[Dataset excerpt]
+ + + + + + +
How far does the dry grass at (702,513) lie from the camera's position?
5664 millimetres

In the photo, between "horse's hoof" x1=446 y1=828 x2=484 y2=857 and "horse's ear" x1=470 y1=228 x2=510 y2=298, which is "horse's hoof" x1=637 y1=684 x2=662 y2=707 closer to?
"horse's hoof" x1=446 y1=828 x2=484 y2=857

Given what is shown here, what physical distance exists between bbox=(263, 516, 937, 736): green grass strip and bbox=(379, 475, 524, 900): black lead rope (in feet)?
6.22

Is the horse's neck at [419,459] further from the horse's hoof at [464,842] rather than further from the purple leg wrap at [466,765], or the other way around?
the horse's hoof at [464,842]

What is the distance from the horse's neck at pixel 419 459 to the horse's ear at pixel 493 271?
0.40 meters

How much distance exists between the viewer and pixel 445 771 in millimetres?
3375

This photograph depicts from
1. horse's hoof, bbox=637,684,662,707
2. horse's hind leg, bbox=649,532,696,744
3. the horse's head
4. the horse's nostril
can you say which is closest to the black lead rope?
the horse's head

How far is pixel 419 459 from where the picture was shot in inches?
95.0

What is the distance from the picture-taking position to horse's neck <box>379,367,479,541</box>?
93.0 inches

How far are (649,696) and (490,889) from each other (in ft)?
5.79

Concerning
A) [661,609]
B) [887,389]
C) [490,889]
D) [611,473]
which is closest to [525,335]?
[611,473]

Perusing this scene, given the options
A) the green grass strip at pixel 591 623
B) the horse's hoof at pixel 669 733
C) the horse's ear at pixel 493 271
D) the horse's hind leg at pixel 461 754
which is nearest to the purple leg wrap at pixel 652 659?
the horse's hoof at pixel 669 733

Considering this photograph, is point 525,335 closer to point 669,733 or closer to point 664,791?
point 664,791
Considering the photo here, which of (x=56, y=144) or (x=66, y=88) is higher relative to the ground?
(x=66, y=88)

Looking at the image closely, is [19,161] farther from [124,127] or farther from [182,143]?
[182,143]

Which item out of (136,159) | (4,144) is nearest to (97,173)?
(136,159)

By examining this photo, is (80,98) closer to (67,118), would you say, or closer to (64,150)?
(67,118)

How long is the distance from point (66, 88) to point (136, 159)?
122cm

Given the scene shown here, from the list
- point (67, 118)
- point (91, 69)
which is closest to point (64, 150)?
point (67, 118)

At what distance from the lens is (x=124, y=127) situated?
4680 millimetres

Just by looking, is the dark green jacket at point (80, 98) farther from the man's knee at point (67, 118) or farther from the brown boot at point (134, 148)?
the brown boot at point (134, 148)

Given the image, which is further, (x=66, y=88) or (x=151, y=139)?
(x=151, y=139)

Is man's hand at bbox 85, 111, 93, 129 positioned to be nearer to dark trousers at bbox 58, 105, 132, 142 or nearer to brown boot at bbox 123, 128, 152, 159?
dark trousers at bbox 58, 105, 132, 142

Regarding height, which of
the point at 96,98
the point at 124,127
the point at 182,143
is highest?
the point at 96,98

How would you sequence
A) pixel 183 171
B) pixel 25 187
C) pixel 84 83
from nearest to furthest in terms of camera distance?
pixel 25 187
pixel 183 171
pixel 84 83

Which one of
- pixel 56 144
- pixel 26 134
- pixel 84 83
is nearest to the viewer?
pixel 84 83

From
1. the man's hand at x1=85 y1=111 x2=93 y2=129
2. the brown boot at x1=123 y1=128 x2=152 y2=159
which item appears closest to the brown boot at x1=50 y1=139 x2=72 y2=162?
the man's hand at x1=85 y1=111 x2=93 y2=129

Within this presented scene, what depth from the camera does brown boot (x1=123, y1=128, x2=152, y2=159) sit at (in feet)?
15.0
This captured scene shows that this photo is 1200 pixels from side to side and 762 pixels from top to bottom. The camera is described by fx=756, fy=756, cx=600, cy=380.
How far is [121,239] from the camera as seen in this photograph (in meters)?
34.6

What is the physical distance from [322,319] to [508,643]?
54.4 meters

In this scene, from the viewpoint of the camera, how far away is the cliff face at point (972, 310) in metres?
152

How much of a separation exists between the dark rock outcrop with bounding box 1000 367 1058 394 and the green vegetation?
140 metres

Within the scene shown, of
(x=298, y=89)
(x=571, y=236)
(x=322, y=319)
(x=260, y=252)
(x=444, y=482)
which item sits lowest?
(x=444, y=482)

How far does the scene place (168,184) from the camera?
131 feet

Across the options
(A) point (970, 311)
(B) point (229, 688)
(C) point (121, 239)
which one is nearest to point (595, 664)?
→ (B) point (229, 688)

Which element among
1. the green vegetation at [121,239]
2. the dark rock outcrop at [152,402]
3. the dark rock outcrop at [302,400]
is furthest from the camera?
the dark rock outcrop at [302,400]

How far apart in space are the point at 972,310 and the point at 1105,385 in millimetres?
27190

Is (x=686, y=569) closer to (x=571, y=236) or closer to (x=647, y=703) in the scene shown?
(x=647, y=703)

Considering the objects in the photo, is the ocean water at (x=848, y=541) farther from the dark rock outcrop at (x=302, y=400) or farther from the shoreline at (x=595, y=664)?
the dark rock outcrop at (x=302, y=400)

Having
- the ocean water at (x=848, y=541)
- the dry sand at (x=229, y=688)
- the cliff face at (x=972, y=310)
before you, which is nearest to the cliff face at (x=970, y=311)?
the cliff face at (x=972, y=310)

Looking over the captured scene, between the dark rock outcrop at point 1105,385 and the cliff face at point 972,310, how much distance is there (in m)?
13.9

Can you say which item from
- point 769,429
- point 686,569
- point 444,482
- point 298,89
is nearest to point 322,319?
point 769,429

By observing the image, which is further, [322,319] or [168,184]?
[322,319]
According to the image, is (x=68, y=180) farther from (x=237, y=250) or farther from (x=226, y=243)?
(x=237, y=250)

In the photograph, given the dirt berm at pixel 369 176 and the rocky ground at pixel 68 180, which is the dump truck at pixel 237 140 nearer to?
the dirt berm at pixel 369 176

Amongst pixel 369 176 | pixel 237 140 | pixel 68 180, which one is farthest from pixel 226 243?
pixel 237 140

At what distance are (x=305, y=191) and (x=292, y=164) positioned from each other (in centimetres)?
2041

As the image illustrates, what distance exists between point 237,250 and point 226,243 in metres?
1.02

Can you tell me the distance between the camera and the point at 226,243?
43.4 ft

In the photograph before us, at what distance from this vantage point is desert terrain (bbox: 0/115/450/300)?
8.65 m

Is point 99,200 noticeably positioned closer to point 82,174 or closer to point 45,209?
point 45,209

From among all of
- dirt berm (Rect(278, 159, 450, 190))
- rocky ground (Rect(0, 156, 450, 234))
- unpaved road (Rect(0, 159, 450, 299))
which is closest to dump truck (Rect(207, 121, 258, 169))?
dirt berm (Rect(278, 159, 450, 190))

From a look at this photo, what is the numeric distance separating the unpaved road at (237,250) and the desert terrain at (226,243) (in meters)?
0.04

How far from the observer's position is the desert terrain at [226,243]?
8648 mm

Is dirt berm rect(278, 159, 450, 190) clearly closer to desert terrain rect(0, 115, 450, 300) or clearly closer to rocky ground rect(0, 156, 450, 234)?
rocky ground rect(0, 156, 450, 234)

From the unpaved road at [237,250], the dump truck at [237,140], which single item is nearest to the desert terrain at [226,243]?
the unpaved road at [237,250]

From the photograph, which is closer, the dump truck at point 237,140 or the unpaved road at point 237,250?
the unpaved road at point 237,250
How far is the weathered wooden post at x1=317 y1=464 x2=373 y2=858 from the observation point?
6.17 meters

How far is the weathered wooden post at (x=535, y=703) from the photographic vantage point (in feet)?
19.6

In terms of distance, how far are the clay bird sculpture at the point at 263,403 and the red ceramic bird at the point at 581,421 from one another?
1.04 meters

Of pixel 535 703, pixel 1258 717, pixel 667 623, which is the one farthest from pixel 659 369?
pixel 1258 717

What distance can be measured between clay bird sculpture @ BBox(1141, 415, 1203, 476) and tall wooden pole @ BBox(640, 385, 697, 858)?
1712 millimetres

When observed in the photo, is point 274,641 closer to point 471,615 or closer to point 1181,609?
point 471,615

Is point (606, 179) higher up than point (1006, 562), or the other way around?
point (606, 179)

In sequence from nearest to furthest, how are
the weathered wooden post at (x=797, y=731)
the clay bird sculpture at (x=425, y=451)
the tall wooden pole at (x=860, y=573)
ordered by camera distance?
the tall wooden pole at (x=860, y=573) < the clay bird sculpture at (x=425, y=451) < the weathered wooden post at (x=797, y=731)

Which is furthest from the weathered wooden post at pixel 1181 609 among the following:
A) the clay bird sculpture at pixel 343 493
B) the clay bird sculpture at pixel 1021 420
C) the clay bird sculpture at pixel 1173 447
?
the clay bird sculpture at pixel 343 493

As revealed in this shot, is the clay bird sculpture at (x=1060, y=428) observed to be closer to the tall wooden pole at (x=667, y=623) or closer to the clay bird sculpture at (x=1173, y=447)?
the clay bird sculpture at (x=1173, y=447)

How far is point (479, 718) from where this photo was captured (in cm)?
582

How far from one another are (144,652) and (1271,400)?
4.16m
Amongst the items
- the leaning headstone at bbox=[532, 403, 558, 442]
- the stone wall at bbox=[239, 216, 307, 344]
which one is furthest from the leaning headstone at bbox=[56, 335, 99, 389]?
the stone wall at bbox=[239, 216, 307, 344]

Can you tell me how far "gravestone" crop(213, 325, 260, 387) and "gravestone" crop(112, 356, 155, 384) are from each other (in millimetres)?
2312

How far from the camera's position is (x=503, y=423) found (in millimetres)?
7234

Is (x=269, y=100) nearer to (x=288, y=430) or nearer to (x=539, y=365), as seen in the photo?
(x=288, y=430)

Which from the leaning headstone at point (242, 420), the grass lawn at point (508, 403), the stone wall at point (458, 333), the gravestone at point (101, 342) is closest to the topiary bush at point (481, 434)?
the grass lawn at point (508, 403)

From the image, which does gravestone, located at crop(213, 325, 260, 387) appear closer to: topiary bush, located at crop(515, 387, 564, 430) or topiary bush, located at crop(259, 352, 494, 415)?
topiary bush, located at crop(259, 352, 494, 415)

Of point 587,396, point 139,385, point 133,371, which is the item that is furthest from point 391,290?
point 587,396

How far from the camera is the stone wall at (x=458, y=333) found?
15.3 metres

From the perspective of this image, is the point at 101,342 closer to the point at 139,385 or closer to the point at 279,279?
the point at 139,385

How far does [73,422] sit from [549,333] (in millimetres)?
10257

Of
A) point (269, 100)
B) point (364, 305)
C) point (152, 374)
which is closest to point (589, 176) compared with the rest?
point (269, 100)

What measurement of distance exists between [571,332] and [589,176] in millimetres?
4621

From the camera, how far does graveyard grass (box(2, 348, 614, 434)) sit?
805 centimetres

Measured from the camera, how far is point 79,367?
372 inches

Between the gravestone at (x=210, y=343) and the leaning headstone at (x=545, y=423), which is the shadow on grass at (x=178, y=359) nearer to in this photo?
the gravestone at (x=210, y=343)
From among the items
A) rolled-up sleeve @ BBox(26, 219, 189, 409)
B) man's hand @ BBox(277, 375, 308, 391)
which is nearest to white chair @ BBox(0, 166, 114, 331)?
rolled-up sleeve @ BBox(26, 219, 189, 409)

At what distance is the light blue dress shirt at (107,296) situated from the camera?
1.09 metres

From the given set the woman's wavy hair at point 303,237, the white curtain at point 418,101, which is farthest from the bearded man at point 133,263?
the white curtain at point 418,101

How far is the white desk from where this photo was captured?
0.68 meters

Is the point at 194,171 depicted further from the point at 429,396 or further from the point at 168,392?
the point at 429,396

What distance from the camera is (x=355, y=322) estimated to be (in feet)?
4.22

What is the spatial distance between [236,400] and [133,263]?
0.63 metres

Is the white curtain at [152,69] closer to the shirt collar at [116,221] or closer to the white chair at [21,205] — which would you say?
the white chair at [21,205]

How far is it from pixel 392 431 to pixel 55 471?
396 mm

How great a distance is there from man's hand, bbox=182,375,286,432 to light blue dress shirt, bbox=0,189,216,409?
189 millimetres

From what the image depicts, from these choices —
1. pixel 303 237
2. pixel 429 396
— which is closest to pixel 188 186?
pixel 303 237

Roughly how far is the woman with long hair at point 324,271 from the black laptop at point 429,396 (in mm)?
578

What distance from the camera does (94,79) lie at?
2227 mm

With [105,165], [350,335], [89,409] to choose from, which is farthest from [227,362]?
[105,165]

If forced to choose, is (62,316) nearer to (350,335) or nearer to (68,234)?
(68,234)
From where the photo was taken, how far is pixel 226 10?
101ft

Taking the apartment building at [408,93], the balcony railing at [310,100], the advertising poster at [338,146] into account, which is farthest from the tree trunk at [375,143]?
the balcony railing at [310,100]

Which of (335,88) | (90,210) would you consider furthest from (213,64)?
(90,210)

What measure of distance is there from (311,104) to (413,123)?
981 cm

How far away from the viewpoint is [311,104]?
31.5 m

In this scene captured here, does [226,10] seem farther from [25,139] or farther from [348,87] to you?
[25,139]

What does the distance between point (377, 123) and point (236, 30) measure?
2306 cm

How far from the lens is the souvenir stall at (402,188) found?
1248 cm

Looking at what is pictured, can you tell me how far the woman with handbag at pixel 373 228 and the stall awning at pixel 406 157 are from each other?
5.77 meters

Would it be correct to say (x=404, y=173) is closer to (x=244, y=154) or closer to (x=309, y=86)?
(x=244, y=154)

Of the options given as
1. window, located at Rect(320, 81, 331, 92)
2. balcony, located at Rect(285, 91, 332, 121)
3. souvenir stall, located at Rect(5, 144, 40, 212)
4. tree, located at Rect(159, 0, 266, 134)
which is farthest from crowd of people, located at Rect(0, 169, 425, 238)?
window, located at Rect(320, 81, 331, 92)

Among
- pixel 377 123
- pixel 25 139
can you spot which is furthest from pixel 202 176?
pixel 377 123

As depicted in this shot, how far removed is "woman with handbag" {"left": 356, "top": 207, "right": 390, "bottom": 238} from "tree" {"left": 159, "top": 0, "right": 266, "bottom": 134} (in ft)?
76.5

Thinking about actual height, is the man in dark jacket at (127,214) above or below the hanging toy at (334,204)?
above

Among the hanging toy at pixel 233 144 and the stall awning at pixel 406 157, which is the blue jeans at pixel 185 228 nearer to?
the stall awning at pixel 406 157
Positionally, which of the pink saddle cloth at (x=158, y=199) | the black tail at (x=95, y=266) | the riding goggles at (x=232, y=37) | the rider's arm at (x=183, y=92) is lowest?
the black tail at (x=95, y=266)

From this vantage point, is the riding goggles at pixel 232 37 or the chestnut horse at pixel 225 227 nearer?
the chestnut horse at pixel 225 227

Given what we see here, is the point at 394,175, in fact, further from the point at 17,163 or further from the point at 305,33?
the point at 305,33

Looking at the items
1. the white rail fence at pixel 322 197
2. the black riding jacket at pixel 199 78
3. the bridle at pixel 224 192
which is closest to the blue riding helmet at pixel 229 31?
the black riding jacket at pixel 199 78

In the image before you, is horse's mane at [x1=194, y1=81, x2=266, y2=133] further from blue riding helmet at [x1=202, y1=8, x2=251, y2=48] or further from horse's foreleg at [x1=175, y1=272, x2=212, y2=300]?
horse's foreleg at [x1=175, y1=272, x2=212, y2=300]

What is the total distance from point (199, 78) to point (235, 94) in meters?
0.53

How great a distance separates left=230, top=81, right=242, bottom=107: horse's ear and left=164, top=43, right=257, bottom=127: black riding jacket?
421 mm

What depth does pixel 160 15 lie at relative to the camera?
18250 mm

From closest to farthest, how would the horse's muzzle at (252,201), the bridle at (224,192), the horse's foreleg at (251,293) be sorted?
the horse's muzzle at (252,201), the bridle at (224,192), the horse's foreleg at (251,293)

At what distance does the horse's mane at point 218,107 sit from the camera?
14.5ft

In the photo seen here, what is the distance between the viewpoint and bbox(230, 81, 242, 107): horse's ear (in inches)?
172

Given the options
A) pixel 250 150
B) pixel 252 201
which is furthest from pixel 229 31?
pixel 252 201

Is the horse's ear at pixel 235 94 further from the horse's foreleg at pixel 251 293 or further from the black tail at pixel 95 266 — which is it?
+ + + + + + +
Return, word for word, the part of the rows that opens with the line containing "How far is the weathered wooden post at x1=317" and closes with the line containing "1712 millimetres", both of those lines included.

How far is the weathered wooden post at x1=317 y1=464 x2=373 y2=858 from the observation point?
6.17 meters

How far is the weathered wooden post at (x=535, y=703) from the photographic vantage point (in feet)?
19.6

In terms of distance, how far are the clay bird sculpture at the point at 263,403 and the red ceramic bird at the point at 581,421 from one another?
1.04 meters

Of pixel 535 703, pixel 1258 717, pixel 667 623, which is the one farthest from pixel 659 369?
pixel 1258 717

What distance can be measured between clay bird sculpture @ BBox(1141, 415, 1203, 476) and tall wooden pole @ BBox(640, 385, 697, 858)?
1712 millimetres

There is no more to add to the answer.